Ryan nods, searching for something to say. “The others okay?” he finally asks, because first of all he only vaguely remembers hearing them in his ear after Geoff started rushing him back to the penthouse, and secondly because nothing else really matters.

“More than you,” Geoff says. “First stitch here, watch out.” And Ryan grits his teeth, squeezes hard into Geoff’s arm as the needle goes through his skin. “Don’t be a fuckin’ baby. Anyway, yeah, Michael’s got some burns and Gav dislocated something or other, but when the hell doesn’t he. Jack and Ray say they’re fine, but that’s Jack and Ray talking.”

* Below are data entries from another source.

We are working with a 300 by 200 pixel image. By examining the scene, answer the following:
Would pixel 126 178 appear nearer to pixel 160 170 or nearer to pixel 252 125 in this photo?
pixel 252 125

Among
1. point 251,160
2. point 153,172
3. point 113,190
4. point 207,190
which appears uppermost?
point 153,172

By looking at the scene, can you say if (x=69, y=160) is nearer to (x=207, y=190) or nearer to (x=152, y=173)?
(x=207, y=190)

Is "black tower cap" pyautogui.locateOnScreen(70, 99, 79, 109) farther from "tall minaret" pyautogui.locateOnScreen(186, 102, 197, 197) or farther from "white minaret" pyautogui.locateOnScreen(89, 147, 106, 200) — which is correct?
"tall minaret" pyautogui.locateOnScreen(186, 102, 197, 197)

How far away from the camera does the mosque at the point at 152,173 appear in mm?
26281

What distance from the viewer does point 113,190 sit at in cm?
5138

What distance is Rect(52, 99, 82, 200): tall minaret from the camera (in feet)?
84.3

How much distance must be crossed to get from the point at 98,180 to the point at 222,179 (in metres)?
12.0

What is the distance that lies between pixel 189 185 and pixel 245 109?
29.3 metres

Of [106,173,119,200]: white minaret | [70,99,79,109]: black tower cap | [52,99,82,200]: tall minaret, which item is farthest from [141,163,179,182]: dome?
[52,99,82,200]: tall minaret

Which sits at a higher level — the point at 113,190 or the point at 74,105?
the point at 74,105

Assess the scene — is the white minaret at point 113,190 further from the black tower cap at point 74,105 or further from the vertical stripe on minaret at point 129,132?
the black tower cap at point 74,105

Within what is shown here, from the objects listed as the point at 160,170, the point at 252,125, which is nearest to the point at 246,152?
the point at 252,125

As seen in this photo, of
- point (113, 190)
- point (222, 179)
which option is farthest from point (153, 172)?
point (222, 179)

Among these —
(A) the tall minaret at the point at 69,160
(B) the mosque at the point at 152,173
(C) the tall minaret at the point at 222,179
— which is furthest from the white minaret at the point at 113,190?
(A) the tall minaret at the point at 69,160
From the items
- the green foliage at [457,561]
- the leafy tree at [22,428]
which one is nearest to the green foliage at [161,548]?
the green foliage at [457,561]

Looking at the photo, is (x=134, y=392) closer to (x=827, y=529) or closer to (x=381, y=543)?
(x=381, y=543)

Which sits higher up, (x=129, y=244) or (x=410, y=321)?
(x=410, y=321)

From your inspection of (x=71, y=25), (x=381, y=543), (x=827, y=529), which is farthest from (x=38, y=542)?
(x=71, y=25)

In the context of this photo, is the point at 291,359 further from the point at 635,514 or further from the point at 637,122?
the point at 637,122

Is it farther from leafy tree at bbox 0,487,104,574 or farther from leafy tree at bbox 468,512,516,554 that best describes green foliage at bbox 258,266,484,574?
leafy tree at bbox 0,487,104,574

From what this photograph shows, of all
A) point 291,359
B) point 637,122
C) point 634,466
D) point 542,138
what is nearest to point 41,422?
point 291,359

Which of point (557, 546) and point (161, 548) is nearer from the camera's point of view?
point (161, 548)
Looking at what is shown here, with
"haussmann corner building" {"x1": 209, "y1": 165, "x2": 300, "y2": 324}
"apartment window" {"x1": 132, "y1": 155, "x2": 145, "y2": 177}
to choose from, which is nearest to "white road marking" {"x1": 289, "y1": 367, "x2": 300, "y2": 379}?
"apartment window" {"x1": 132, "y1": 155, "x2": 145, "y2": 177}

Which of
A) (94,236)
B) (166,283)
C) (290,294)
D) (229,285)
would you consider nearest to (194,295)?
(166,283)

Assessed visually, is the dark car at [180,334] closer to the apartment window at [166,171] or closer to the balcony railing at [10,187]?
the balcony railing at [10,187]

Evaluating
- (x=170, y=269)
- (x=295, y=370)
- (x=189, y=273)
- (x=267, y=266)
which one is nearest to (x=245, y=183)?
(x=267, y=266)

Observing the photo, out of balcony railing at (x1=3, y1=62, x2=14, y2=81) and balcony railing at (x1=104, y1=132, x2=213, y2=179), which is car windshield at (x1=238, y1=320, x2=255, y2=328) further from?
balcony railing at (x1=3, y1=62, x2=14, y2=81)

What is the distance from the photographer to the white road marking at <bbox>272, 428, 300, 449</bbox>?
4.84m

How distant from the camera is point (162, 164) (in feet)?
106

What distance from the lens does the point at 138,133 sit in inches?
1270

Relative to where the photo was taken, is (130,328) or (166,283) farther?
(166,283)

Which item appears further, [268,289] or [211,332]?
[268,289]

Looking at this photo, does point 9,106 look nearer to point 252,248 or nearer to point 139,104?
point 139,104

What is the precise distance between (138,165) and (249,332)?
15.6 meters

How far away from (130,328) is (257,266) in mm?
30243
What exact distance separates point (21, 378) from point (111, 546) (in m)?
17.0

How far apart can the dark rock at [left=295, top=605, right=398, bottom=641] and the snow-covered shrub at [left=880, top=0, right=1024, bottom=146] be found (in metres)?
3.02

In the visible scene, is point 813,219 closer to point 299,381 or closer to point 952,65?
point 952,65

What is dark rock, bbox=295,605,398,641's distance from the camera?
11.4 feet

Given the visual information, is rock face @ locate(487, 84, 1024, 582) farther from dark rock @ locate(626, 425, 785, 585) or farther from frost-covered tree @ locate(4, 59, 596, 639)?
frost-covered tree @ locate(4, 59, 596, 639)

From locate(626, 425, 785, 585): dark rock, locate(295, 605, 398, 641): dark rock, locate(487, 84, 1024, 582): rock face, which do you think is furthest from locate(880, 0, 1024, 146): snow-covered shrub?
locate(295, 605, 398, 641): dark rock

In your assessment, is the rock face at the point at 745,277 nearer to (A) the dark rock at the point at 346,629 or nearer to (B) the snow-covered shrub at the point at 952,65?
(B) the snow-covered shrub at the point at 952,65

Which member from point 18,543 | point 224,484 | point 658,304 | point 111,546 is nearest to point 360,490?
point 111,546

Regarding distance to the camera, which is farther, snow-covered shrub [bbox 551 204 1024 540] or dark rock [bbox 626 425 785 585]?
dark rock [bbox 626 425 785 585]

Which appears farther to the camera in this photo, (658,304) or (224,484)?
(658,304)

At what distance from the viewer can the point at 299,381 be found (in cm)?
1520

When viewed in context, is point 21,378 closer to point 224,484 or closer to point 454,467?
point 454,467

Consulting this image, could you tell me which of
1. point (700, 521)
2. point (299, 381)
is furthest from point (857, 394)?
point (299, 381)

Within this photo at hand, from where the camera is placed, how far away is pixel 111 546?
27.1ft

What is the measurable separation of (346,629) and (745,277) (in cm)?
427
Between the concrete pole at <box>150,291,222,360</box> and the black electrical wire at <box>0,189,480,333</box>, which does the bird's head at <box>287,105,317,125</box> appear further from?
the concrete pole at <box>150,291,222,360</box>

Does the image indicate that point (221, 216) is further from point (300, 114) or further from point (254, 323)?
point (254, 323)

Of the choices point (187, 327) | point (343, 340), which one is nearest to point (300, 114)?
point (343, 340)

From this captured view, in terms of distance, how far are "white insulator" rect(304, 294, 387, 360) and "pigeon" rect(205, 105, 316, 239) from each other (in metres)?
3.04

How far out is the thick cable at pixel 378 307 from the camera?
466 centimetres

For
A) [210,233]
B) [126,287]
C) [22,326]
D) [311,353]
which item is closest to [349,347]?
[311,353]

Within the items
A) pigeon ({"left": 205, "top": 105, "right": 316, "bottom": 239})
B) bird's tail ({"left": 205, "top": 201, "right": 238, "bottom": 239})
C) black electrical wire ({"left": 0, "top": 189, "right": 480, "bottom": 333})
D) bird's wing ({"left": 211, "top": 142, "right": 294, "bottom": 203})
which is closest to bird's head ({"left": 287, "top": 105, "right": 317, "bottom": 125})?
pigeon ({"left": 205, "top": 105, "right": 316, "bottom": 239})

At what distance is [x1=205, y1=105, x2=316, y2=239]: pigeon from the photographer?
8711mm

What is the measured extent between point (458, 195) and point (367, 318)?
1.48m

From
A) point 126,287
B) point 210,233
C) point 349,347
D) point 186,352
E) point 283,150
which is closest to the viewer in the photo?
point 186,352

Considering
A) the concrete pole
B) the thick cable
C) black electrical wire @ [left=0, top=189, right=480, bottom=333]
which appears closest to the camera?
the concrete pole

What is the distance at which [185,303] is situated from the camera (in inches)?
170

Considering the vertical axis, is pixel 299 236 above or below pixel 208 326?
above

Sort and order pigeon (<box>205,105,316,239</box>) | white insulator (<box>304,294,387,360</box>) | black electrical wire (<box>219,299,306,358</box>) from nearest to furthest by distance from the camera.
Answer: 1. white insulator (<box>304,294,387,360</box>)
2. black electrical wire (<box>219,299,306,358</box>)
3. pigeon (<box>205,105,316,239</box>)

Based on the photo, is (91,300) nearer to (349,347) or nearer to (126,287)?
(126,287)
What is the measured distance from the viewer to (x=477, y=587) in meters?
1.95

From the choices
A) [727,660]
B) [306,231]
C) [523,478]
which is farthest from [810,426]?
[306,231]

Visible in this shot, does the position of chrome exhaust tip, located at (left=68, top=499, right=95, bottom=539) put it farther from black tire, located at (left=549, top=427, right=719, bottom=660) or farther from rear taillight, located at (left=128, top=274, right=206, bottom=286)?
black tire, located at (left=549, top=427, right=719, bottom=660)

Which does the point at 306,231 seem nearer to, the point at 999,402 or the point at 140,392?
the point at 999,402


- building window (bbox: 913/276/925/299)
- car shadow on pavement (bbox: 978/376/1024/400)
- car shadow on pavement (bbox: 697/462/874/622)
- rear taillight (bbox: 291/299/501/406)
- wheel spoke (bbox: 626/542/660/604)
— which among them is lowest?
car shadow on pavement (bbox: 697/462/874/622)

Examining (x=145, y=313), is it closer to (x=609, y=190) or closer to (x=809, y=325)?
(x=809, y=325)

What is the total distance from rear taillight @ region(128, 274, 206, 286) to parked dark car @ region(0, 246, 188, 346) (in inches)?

Ryan tries to laugh and is immediately stifled by a hand over his mouth; Geoff’s, coated in Ryan’s blood, and that would be more disgusting if it weren’t keeping him alive. “You shake when you laugh,” Geoff explains. “Gotta keep this steady.”

Ryan nods, still not watching, as Geoff puts him back together. 

“They coming home now?” Ryan asks, for something else to say.

“Yeah,” Geoff confirms, biting off part of the suture with his teeth, which absolutely can’t be sanitary. “Should be here in about ten minutes. Whole thing didn’t go so well, ‘specially after you got yourself shot—”

“Nice use of the passive voice, asshole.”

“Any time. But we got some cash, some goods. Keep our wheels greased.”

Ryan knows full well they’ve got enough cash and enough goods stashed around this city to keep their wheels greased monetarily for years without pulling another heist. But it’s not those wheels Geoff’s ever been worried about; it’s the itch, the constant pressure-cooker inside each one of them that needs a release, needs to be drowned in gunfire and bank robberies. 

He knows how to pick ‘em, that’s for sure.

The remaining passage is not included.